Nutty - Aug 28, 2003 8:10:22 am PDT #5270 of 10001
"Mister Spock is on his fanny, sir. Reports heavy damage."

Are Buffy fans crazier than hardcore Trekkies or any other fandom you care to mention?

Yeah, and the people who study fandom are practically as bad: I've seen essays about people who literally worship Elvis as a saint interspersed among essays about people who wouldn't be considered quite so strange.

I mean, I know, the salient people are the people who yell the loudest, but I'd like to think that a book including "The Cultural Economy of Fandom" and essays about the hysterical aspects of Beatlemania would try to avoid mashing that together with uncritical chronicles of extremely atypical behavior.

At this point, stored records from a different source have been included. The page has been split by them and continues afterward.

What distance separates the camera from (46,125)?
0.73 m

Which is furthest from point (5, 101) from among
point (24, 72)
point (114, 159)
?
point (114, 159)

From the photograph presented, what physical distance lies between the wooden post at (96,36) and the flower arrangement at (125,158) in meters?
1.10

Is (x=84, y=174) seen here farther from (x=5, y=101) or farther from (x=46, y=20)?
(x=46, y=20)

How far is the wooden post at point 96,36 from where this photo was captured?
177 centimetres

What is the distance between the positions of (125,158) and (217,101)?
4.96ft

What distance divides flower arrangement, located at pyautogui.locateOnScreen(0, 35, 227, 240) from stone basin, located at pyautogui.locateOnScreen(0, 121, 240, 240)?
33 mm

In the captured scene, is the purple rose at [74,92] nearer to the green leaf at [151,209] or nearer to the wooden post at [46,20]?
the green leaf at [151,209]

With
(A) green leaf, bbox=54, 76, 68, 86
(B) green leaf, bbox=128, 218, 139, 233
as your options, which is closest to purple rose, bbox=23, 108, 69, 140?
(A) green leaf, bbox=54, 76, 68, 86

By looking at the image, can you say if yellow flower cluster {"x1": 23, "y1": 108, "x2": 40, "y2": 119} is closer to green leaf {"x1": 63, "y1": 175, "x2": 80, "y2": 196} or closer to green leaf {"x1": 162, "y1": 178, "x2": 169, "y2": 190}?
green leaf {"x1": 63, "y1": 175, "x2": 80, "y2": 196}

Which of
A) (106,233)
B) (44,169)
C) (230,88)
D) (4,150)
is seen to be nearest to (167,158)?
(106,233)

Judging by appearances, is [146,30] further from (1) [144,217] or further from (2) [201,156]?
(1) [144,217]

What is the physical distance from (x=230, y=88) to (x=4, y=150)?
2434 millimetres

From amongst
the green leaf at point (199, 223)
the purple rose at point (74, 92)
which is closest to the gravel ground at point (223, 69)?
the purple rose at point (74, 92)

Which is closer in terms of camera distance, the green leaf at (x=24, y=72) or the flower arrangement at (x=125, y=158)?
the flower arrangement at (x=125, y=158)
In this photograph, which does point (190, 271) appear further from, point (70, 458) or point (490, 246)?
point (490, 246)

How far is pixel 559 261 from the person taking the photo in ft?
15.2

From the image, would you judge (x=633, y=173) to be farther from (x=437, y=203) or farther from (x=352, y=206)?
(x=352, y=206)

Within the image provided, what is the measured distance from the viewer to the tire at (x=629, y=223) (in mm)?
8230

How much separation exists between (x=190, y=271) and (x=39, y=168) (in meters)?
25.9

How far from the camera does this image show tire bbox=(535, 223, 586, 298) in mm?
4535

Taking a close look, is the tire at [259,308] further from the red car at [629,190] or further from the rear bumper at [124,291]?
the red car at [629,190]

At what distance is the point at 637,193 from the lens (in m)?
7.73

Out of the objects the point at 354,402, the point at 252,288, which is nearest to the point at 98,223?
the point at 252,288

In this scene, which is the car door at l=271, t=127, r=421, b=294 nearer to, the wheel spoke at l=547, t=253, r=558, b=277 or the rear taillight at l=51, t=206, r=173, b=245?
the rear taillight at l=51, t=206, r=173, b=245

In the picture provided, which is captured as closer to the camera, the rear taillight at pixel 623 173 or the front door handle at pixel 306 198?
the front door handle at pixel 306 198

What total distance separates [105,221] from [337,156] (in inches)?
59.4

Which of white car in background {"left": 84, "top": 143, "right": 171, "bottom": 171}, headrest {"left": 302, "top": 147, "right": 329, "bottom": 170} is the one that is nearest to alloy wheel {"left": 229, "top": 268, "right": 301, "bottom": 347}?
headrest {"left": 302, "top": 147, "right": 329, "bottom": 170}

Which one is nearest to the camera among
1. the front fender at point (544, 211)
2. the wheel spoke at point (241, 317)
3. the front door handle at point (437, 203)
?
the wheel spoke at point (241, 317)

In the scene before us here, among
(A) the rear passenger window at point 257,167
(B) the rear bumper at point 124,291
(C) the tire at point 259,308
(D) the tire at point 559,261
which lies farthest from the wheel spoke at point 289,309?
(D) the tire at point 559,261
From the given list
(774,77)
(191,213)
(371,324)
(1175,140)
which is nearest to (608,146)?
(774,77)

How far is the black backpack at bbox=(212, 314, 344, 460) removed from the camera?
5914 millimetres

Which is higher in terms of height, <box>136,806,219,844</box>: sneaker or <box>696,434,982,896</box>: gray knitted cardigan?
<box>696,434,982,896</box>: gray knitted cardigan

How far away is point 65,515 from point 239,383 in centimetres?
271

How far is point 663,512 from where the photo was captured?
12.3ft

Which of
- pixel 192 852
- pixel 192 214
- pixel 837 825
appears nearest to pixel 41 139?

Fred Pete - Aug 28, 2003 8:15:14 am PDT #5271 of 10001
Ann, that's a ferret.

Are Buffy fans crazier than hardcore Trekkies or any other fandom you care to mention?

Well, first off, what's wrong with being crazy? Sanity is overrated.

The issue, if issue there be, is that there are socially approved ways to be crazy. The overly-zealous Oakland Raider fans and fashionistas, in particular, are just taking socially approved craziness a step further than most people.

We (Buffista, Trekkie, or other SFy fandom), on the other hand, are crazy in ways that mainstream society doesn't want to acknowledge.


erikaj - Aug 28, 2003 8:18:17 am PDT #5272 of 10001
Always Anti-fascist!

There are segments of society scared shitless of smart people.(Say that three times fast.) But some fans really are nuts, too.


Nutty - Aug 28, 2003 8:31:50 am PDT #5273 of 10001
"Mister Spock is on his fanny, sir. Reports heavy damage."

The issue, if issue there be, is that there are socially approved ways to be crazy. The overly-zealous Oakland Raider fans and fashionistas, in particular, are just taking socially approved craziness a step further than most people.

Well, fandom -- of football or Trek -- isn't regarded as crazy, usually, so much as incredibly dorky or personality-deficient. I don't especially mind fandom being strange and unreasonable and big with the yelling and turf wars (well, I do mind it, but that's reality), but I do mind fandom of any kind being portrayed as failing to have a grasp on reality. Because there is a difference between clinical mental illness and substantial but reality-grasping weirdness.

In sum:
Thinks Joss is incredibly cool, and deserves the honorary title of god: OK
Thinks Joss is really a god, and can control the fates of people in Cleveland: Not OK.


Fred Pete - Aug 28, 2003 8:36:51 am PDT #5274 of 10001
Ann, that's a ferret.

Because there is a difference between clinical mental illness and substantial but reality-grasping weirdness.

Agreed, Nutty, and I apologize for not being clear in my post. I intended "crazy" and "sane" more in the sense of letting off steam or dealing with the stresses of daily living in modern society, and not in any mental illness sense.


tina f. - Aug 28, 2003 8:40:51 am PDT #5275 of 10001

cancels big move to Cleveland and order of t-shirts with "Worship the Joss" on them

I recently read through all the continuity stuff for S7 on the tvtome.com BtVS ep guide. Whoever writes that stuff deserves the fandom medal of honor. There was so many more juicy bits of continuity than I ever would have noticed on my own.